By Prof. Sudhanshu Tripathi* 
While examining the challenges confronting India’s current foreign policy, one finds the country’s leadership clearly supporting a multipolar world order, despite the United States’ still-unmatched dominance and its self-obsessed approach in international relations. This tendency endangers the national interests of relatively weak and developing nations of the so-called Third World, including India—though it is now the world’s fourth-largest economy. Such unilateralism discourages the consolidation of global and regional institutions in a multipolar world and undermines the spirit of multilateral negotiations, causing significant loss to developing nations.
Against this backdrop, India’s national development goals demand freedom of decision-making and independent action, guided by a foreign policy rooted in the doctrine of non-alignment. This doctrine enables India to safeguard its national interests, resist alignment with rival blocs, strengthen the spirit of multipolarity in international relations, and actively participate in all multilateral initiatives promoting peace, progress, and global security.

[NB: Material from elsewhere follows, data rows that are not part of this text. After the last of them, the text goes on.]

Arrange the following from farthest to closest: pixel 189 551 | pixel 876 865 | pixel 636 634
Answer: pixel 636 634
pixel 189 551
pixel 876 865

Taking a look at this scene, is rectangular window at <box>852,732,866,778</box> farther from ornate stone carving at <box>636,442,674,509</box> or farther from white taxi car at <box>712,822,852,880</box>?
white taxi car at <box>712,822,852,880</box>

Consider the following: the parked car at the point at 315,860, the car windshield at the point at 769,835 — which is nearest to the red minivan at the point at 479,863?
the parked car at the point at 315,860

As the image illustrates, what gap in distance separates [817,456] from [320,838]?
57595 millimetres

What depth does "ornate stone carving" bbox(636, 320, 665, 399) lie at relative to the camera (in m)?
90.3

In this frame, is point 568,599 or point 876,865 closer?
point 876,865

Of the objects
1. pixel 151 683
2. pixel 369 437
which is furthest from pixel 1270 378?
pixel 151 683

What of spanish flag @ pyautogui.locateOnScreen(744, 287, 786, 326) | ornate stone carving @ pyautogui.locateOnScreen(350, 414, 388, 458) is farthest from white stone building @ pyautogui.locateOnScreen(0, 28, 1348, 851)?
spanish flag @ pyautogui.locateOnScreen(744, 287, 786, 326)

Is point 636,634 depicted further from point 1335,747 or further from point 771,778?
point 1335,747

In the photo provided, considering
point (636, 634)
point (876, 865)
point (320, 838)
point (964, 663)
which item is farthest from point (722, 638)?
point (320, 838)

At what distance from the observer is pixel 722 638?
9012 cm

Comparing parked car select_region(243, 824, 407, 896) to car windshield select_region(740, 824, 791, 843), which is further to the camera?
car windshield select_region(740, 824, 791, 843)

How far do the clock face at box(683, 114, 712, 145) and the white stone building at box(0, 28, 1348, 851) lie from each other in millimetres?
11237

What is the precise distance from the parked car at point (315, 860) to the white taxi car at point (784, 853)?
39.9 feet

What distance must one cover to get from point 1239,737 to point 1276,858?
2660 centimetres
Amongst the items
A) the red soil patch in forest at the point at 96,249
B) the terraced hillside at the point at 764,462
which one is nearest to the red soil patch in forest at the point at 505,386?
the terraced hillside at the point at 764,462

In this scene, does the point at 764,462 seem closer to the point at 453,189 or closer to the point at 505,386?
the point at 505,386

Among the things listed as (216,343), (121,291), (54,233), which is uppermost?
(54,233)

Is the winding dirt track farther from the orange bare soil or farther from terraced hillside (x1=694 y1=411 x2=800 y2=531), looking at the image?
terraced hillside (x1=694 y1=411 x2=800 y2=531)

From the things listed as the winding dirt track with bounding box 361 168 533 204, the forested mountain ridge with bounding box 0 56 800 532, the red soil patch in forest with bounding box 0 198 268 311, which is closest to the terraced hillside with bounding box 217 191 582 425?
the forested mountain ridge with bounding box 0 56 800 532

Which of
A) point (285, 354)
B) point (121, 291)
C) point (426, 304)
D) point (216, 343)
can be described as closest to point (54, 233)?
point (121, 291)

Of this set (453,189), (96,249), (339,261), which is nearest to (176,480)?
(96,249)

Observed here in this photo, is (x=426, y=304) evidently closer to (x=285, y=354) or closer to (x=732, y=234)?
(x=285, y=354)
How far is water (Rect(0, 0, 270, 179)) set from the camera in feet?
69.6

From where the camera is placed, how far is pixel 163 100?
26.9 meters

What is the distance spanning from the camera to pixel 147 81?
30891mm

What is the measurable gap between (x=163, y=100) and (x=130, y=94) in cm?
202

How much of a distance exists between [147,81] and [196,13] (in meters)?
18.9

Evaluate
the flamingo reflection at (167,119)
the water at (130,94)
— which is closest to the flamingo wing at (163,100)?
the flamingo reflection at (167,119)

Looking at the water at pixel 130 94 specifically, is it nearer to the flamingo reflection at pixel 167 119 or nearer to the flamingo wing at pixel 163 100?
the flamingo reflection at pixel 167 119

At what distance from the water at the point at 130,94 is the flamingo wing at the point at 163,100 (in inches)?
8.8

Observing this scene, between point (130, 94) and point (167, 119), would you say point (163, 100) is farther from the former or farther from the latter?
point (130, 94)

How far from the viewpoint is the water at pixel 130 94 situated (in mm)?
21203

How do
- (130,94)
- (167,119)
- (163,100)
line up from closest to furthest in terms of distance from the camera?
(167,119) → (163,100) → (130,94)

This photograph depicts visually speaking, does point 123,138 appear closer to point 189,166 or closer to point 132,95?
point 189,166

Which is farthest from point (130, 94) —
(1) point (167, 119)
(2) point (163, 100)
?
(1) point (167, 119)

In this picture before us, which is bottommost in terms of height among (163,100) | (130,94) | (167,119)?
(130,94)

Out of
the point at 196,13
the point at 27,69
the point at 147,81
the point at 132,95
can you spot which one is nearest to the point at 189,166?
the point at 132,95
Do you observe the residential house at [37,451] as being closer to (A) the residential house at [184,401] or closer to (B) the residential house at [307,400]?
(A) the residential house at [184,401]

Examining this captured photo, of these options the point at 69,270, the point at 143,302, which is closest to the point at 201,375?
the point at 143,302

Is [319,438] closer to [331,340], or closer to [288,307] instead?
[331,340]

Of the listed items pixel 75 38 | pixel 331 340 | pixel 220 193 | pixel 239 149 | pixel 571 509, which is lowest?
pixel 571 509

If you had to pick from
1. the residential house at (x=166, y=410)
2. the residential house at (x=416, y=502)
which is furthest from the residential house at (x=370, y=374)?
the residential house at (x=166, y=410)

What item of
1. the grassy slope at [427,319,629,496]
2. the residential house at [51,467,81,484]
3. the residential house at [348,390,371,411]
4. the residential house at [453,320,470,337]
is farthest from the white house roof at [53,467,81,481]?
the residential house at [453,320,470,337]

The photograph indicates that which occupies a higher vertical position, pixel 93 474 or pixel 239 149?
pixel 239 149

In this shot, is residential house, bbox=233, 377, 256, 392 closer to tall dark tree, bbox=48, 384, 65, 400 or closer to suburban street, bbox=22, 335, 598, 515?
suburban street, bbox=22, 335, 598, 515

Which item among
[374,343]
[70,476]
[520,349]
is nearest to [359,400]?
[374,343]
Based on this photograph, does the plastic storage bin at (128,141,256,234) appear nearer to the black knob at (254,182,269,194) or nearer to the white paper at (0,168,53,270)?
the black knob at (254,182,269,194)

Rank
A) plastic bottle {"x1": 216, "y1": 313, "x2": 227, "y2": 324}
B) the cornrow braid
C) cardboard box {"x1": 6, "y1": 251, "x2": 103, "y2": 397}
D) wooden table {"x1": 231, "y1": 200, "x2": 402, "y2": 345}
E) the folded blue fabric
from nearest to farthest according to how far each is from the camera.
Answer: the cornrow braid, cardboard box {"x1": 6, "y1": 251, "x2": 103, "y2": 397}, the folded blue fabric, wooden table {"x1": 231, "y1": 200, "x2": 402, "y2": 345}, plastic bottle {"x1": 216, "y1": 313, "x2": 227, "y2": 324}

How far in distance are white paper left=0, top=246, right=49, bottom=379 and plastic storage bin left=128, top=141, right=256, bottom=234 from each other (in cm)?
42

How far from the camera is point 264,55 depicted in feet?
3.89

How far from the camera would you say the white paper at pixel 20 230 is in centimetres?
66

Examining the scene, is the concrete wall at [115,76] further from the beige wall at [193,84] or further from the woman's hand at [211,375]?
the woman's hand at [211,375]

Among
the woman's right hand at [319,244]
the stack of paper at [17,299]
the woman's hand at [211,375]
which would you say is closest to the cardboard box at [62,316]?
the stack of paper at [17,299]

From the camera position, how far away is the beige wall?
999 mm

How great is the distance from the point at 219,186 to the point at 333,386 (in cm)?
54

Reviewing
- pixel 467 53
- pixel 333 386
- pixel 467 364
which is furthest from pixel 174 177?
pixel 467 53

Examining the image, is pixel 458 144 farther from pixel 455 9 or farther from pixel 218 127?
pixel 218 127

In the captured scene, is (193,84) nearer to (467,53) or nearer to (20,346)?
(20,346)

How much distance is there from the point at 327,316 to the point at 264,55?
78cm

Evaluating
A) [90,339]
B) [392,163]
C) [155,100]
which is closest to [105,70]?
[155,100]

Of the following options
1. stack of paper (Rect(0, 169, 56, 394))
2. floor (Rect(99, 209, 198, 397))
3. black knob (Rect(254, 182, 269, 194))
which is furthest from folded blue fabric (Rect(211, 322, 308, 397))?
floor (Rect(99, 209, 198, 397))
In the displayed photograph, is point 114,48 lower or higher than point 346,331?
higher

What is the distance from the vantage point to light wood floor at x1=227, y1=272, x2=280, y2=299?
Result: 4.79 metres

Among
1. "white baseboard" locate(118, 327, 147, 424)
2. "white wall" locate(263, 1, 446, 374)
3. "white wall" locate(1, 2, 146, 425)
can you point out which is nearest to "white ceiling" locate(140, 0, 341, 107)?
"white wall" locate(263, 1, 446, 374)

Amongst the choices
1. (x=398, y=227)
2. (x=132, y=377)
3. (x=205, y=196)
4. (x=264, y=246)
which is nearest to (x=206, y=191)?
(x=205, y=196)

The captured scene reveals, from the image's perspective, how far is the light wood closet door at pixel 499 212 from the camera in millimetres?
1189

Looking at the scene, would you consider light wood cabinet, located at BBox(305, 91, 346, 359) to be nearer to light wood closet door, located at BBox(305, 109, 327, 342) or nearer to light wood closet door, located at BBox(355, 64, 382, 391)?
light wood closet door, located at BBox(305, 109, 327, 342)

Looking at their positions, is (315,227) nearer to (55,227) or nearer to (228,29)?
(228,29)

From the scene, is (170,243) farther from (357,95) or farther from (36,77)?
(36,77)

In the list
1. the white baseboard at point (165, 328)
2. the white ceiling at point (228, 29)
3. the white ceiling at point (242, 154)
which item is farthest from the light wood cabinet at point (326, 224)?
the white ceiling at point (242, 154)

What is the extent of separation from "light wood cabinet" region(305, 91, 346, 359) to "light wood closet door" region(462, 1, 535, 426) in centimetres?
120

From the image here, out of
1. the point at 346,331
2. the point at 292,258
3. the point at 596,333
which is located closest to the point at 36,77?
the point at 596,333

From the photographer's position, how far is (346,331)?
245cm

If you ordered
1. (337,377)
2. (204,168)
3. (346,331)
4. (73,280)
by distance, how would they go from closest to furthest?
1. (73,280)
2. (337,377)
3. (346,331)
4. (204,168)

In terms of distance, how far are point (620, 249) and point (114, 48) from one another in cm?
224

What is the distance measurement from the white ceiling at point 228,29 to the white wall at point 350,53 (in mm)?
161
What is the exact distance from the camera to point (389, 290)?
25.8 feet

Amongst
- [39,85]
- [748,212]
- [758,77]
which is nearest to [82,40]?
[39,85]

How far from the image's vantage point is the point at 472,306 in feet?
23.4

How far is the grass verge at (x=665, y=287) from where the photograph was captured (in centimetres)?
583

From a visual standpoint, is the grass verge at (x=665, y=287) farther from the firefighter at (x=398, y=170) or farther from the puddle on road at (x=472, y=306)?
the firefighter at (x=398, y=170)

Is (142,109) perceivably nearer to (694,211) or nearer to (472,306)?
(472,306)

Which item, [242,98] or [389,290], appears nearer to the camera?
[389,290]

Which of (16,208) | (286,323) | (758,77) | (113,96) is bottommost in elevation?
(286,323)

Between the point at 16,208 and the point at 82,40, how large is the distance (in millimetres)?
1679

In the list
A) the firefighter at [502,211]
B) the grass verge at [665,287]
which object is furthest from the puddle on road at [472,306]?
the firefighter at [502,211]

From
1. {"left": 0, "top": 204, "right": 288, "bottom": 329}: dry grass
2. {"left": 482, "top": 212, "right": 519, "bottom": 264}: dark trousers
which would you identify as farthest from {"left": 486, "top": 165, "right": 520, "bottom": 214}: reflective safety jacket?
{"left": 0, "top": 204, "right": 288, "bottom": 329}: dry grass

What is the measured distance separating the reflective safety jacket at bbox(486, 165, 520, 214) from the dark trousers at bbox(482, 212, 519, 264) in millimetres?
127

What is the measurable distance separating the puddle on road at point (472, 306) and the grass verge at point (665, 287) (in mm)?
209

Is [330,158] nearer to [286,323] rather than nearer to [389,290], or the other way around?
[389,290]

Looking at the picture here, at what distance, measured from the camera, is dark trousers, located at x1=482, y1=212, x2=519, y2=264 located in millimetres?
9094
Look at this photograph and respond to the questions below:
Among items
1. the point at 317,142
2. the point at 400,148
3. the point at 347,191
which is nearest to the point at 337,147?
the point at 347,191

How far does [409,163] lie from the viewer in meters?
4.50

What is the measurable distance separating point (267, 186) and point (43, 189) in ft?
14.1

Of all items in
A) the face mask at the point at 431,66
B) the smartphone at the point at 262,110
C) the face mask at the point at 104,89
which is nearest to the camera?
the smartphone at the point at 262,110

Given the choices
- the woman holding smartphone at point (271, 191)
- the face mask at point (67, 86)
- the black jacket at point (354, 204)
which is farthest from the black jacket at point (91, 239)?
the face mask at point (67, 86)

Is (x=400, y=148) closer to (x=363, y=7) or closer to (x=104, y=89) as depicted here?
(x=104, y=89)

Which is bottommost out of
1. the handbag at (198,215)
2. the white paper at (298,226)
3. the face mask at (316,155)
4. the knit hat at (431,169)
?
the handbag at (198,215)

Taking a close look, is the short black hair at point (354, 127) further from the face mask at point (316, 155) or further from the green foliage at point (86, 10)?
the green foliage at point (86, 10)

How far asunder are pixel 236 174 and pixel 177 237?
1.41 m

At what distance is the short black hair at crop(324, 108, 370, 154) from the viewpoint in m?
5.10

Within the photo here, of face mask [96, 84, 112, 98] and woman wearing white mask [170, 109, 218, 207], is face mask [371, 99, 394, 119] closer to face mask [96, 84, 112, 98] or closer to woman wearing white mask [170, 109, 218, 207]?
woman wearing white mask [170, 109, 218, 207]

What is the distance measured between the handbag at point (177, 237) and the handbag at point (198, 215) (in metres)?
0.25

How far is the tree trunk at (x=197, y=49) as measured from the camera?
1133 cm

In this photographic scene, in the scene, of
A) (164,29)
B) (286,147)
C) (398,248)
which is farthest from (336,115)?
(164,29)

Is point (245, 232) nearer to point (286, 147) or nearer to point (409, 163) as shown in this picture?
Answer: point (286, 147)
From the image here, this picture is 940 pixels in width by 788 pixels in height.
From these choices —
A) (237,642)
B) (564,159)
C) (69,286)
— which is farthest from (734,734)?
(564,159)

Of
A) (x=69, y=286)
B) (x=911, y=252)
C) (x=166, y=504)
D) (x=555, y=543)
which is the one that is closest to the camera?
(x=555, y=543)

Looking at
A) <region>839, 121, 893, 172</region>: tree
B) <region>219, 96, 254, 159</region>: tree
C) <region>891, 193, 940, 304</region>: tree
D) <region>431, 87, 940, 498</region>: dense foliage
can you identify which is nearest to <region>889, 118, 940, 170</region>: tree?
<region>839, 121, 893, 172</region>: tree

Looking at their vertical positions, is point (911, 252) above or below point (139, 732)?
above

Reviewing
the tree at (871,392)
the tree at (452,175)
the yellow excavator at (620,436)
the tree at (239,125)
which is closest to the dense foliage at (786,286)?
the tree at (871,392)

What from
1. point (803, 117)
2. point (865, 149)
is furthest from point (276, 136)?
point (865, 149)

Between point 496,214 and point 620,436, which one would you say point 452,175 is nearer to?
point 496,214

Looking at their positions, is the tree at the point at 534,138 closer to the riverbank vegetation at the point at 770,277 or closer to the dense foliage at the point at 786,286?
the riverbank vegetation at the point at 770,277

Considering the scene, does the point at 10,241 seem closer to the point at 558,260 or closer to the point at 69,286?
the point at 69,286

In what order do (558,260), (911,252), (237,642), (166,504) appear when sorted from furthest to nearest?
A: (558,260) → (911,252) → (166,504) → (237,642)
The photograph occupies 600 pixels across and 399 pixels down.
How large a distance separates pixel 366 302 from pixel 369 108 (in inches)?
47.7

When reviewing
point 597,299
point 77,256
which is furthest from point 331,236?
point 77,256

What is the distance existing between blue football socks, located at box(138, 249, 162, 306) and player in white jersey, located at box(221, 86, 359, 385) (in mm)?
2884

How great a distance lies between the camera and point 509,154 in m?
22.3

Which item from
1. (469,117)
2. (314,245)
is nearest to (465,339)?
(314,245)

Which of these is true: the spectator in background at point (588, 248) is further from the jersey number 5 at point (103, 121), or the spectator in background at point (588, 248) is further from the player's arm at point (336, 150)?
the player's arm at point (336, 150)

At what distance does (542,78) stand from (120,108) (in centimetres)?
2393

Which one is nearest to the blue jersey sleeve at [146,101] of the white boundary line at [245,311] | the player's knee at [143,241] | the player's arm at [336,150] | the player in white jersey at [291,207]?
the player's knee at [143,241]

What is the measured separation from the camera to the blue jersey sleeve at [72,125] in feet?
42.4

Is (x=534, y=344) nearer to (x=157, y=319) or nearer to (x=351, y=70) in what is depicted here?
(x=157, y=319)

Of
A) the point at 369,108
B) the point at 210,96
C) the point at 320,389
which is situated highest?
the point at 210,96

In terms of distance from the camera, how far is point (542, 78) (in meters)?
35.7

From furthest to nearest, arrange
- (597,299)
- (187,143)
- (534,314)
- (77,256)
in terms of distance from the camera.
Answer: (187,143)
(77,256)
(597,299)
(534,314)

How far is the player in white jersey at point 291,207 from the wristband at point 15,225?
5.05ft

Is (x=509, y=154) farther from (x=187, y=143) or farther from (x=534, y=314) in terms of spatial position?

In today’s changing world, states face considerable challenges—even existential threats—due to structural compulsions in international relations, as noted by the realist scholar John Mearsheimer. Yet India’s ancient moral traditions and rich cultural heritage—characterized by peace, love, tolerance, non-violence, justice, and freedom—embody the ideals of Vasudhaiva Kutumbakam (“the world is one family”) and Sarve Bhavantu Sukhinah (“may all be happy”). These principles underscore India’s enduring policy of humanism and globalism for the welfare of humanity, while upholding strategic autonomy through an independent foreign policy based on non-alignment.
Although critics have dismissed non-alignment as obsolete after the disintegration of the USSR and the end of the Cold War, the growing membership of the Non-Aligned Movement (NAM) continues to affirm its relevance in the current multipolar order. India and other non-aligned countries have largely adhered to the principles of non-alignment, despite occasional divergences in their national interests. The inherent balance in nature, recognized since Aristotle and by India’s ancient sages, operates at both individual and national levels to restore peace and stability in the world.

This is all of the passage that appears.